### Provided passage
━━━━━━━━━━━━━━━━━━━━

SAP HANA will attempt to detect the language of your text. You can specify on what languages it should focus with this clause. In this case, we indicated that our text is all in English.

SEARCH ONLY ON
This clause saves some memory by not copying the source text into the full-text index.

FUZZY SEARCH INDEX ON
Enables or disables the fault-tolerant search feature. This feature is also called fuzzy text search .

TEXT ANALYSIS ON
Enables or disables the text analysis feature.

CONFIGURATION
Name of the configuration. The text analysis feature needs a configuration file. Some standard configurations ship with SAP HANA, and you can also create your own.

TEXT MINING OFF
Enables or disables the text-mining feature.

[»] Note

You normally put the SQL statement in Listing 9.1 in a procedure (using a .hdbprocedure file). This way, you can deploy it later on the production system. The recommended way to create full-text indexes going forward is using Core Data Services (CDS). You can find the CDS syntax in the SAP HANA Search Developer Guide at http://help.sap.com/hana_options_adp.

━━━━━━━━━━━━━━━━━━━━

### Collected data
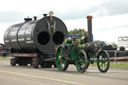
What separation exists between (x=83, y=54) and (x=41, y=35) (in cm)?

━━━━━━━━━━━━━━━━━━━━

### The task
Reproduce everything in the passage on SAP HANA full-text index options from "FUZZY SEARCH INDEX" down to "the text-mining feature.". The listing has no connection to the passage on SAP HANA full-text index options.

### Answer below
FUZZY SEARCH INDEX ON
Enables or disables the fault-tolerant search feature. This feature is also called fuzzy text search .

TEXT ANALYSIS ON
Enables or disables the text analysis feature.

CONFIGURATION
Name of the configuration. The text analysis feature needs a configuration file. Some standard configurations ship with SAP HANA, and you can also create your own.

TEXT MINING OFF
Enables or disables the text-mining feature.